Please keep circulating petitions and making phone calls to the Texas Governor’s office and the Board of Pardons and Paroles. Time is running out to save Rodney’s life, but we can all be part of the movement to free Rodney Reed!


Rodney Reed asks the Supreme Court for Justice

September 25, 2019

Rodney Reed asks U.S.Supreme Court to Halt Execution

by Chuck Lindell
for the Austin American Statesman

Lawyers for death row inmate Rodney Reed of Bastrop, who faces execution Nov. 20, asked the U.S. Supreme Court to intervene in his case Tuesday, arguing he has made a “comprehensive and persuasive showing” of innocence.

Complaining that the state’s highest criminal court dismissed new evidence of innocence in June after a perfunctory review, the appeal said the nation’s top court should step in “so that Texas does not execute an innocent man.”

“The Texas Court of Criminal Appeals disposed of Reed’s constitutional claims challenging his capital murder conviction for the 1996 murder of Stacey Stites in a terse and largely boilerplate decision that referenced no legal authority,” the appeal said.

The appeal said the evidence used to convict Reed has been refuted or rejected — particularly the opinion of three scientific experts whose trial testimony linked Reed to the crime — and pointed instead to Stites’ fiancé, Jimmy Fennell, as the killer.

“Reed has disproven every aspect of the State’s case,” the appeal said.

The Supreme Court will decide in the coming weeks whether to accept Reed’s appeal, halting his execution, or let stand the Texas court ruling that rejected his innocence claims.

Bastrop County Criminal District Attorney Bryan Goertz, joined by lawyers with the Texas attorney general’s office, has rejected the contention that Reed is innocent.

In court documents, Goertz said Stites was happily engaged to Fennell and spent her last days planning for a wedding that would have taken place 18 days after she was kidnapped, raped and strangled about 3 a.m. while driving from the Giddings apartment she shared with Fennell to her job at a Bastrop grocery store.

Reed became a suspect after he was arrested in the kidnapping, beating and attempted rape of another 19-year-old woman about six months after Stites was killed near the route Stites typically took to work, also about 3 a.m., Goertz argued.

Now 51, Reed was 10 days from execution in 2015 when the Court of Criminal Appeals ordered a closer look at his claim that new evidence showed he did not kill Stites — including defense experts in forensic pathology who said Stites had been killed hours before she and Reed could have crossed paths, at a time when she was home alone with Fennell.

The new evidence also showed that Stites had not been raped and that the prosecution’s scientific experts were mistaken when they said Reed’s semen — identified in Stites’ body by DNA testing — was left around the time she was killed, Reed’s lawyers told the Supreme Court. Reed claims he and Stites were engaged in a consensual sexual relationship.

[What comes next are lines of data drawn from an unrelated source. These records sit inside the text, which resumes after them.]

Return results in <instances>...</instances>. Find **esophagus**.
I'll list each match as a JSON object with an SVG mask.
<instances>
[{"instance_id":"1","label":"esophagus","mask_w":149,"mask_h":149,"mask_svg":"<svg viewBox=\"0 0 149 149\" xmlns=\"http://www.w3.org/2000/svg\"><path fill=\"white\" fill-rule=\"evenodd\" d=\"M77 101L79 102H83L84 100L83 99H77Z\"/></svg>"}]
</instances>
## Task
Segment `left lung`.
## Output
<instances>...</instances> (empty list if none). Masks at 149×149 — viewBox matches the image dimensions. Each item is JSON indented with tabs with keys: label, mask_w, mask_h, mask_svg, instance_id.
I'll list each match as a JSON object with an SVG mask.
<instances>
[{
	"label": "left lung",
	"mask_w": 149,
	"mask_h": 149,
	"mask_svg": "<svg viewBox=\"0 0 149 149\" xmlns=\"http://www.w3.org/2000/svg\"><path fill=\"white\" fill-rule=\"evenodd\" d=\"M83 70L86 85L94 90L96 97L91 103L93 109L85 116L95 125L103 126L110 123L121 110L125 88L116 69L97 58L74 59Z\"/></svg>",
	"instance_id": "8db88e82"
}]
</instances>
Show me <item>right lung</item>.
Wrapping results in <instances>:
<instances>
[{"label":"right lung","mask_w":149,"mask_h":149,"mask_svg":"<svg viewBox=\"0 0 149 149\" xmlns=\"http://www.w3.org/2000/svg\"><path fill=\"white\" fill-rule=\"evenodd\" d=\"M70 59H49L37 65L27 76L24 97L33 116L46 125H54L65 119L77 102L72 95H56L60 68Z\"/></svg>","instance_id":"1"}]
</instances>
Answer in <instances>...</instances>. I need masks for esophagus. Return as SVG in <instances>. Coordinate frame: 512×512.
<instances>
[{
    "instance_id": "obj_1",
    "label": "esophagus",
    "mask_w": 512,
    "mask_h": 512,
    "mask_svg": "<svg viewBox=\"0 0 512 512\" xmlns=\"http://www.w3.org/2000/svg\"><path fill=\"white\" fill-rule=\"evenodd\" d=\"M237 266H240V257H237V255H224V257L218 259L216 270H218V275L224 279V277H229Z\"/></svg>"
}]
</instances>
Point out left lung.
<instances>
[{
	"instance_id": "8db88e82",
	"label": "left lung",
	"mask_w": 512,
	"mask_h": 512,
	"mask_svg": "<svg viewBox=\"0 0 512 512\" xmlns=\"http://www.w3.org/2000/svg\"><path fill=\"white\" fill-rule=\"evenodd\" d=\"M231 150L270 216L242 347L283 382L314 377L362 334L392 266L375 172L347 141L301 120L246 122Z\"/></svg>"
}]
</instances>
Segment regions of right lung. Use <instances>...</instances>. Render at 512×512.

Reed has one other legal case pending, a federal lawsuit filed Aug. 8 in Austin arguing that his civil rights were violated because prosecutors and state courts have repeatedly denied his requests for DNA testing of crime scene evidence.

Arguing that the results could support Reed’s claims of innocence, defense lawyers want to test items that were probably touched by the killer — including Stites’ clothing, a name tag and two pieces of the woven belt used to strangle her — to determine if skin cells and other DNA-bearing evidence can be identified.

Reed’s lawyers also plan an appeal pressing his innocence claims with the 5th U.S. Circuit Court of Appeals.